··· PROVIDED TEXT ···
That is what we have in this Test. England may have chosen Mark Wood for this match if they knew just how dire the surface would be. Getting his pace on this wicket would have been interesting, especially with his lower trajectory.

But Wood has struggled on good batting decks in Edgbaston before, and also, he's not been good in England. Chances are that England thought this was their best bowling attack, and with Jofra Archer's injuries, it would be hard to argue it isn't.

Jimmy Anderson is obviously Ken Higgs, but God-tier. Higgs was seen as someone who couldn't tour much after a couple of bad Tests in Australia. Anderson's extra speed early on meant that he rose up above that position and became an all-surface bowler for them. But as great as Anderson has been, he has slowed down and his use on wickets without assistance can be lessened.

He would be even better if you matched Anderson with Jofra Archer, Pat Cummins, or Kagiso Rabada. England has none of those three available to them, meaning they're forced to take their second-best bowler. If you talk to cricket hipster nerds, they will say that it’s Ollie Robinson.

The recent gym bunny is an incredible, tall, skilful and accurate package. He's still not very fast. Despite his relative age compared to Anderson, he's still a lot slower. And despite his skill, he's still again a bowler who needs some assistance from the surface. His plan B is fairly limited.

If you are a fan of big bags of wickets, then Stuart Broad might be your second-best bowler for England right now. He's tall and skilful as well. In fact, he's basically a slightly faster and marginally less accurate version of Robinson. They're really similar, which means that any time England goes into a match with their three best bowlers, it's with a glut of three right-arm medium-fast seamers, two of which are also really tall.

Obviously on this list, Anderson and Broad are one and two. At number three is Ian Botham, another skill-based bowler. But after that, you see that England have made quicker bowlers. Bob Willis was at the least fast medium, and at times fast. He wasn't someone who bowled within himself, he liked using his pace. Behind him is Fred Trueman, in some ways one of the early prototypes of modern fast bowling.

There are a couple of spinners we can overlook next before we get to a bunch of skilled guys. Brian Statham, Matthew Hoggard, Alec Bedser and Andy Caddick. Statham loved to say, "If you miss, I hit", and didn't like bouncers. Hoggard was a swing bowler, Bedser bowled cutters and Caddick relied a lot on his height. All were good; none were fast. Then you have Darren Gough, a proper quick with low arm action. When Steve Harmison got it right, he destroyed worlds with pace and bounce. His mate Freddie Flintoff could go over 90MPH. And John Snow, the speed-bowling poet.
··· TASK MATERIAL ···
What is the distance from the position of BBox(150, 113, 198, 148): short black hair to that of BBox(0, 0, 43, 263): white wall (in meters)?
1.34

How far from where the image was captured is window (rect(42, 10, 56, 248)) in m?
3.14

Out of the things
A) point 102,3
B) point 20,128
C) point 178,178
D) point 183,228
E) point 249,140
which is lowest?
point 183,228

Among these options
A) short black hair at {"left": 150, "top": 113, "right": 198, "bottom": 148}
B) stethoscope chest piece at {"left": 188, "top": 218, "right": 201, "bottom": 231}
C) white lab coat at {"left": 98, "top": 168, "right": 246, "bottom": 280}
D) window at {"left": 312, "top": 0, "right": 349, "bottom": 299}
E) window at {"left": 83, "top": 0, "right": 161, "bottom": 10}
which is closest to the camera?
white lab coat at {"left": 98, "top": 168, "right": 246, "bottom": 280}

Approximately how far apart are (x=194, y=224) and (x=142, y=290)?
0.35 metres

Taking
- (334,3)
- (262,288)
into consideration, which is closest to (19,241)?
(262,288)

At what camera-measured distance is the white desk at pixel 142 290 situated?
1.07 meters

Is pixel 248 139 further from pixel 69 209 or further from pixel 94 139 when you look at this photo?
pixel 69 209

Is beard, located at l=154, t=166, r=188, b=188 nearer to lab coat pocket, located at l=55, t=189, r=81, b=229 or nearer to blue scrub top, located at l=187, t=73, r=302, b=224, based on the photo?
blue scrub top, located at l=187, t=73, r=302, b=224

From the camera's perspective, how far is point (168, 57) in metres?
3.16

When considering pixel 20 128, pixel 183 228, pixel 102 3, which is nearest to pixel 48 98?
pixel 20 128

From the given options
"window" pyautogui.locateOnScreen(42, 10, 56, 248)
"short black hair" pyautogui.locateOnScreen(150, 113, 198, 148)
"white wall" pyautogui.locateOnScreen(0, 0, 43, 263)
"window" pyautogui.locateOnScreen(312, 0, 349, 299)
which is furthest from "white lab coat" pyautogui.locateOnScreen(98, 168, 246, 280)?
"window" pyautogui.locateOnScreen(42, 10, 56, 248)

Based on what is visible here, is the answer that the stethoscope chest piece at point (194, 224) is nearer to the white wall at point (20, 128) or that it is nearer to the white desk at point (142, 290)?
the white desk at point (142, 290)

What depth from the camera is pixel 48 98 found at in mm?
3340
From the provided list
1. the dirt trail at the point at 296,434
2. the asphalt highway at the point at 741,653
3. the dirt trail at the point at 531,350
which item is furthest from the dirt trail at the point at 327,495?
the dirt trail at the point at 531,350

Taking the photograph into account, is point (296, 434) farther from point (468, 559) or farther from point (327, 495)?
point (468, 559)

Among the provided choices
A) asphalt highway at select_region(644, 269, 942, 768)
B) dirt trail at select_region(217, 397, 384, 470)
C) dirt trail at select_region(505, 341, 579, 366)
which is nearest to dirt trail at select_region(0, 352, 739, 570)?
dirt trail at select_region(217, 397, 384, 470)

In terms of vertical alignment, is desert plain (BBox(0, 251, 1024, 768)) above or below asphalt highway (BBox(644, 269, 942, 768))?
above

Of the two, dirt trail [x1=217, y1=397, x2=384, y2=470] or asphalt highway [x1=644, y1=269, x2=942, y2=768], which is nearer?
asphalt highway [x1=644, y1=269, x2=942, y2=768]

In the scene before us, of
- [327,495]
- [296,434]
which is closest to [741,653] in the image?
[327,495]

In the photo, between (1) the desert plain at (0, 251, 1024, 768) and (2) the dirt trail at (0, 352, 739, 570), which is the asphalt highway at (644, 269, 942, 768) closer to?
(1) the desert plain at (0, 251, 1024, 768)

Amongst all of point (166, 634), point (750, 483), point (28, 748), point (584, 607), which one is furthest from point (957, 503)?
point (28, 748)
···
**EXERCISE SET:**
[a] List every line of the listing that contains the string "bottom".
[b] Continue the passage on England's bowlers from where it stops.

**RESULTS OF THE EXERCISE:**
[a]
A) short black hair at {"left": 150, "top": 113, "right": 198, "bottom": 148}
B) stethoscope chest piece at {"left": 188, "top": 218, "right": 201, "bottom": 231}
C) white lab coat at {"left": 98, "top": 168, "right": 246, "bottom": 280}
D) window at {"left": 312, "top": 0, "right": 349, "bottom": 299}
E) window at {"left": 83, "top": 0, "right": 161, "bottom": 10}
white lab coat at {"left": 98, "top": 168, "right": 246, "bottom": 280}

[b]
If you're playing along at home, that's six English bowlers with 200 wickets being considered fast. And this is over the history of the game. Where they had to find blokes in mines, or occasionally phone someone up north and ask them if they owned bowling boots. Now England has this incredible system of professionalism. Keeping guys out of the County system that turns so many quicks into donkeys. The best sports science for cricket, dieticians, biomechanists, physios, body imaging software and everything else they need.

All that money, planning and effort. From that, they have Josh Tongue, Saqib Mahmood, Olly Stone, Jofra Archer and Mark Wood. Not one is fit or talented enough to push their normal bowlers out of the team.

So they end up in a Test match where they need to make something happen on a flat surface - they ordered. So Stuart Broad and Ollie Robinson have to bowl intimidatory bowling on a pancake wicket.

Part of this is because - if my Ben Stokes bowling doomsday clock is right - we don't have many deliveries left. And he bowled at 80MPHish in the first innings. If he does have 800 balls left to go, that's probably 500 if he bowls a couple of fast short bowling spells.

No one thinks of fast bowling and Ollie Robinson at the same time. Even Stuart Broad - who had periods of speed earlier in his career - is not really an ideal option for the short bowling tactic. As Jasprit Bumrah might once have shown.

It gets worse for them, as under the Bazball reign, the short bowling option seems to be their plan B, or C, or sometimes almost D-Z. It's like coach Brendon McCullum was fully converted all those years watching Neil Wagner do this for New Zealand. Not to mention that when fit, Stokes will deliver as many bouncers as he can until he's running in on bloody stumps.

To show the difference of pace in this match, you have the English bowlers at an almost first-class level of 80MPH. The Australian quicks, who certainly haven't been at their fastest - especially with Boland over Starc - are still way faster.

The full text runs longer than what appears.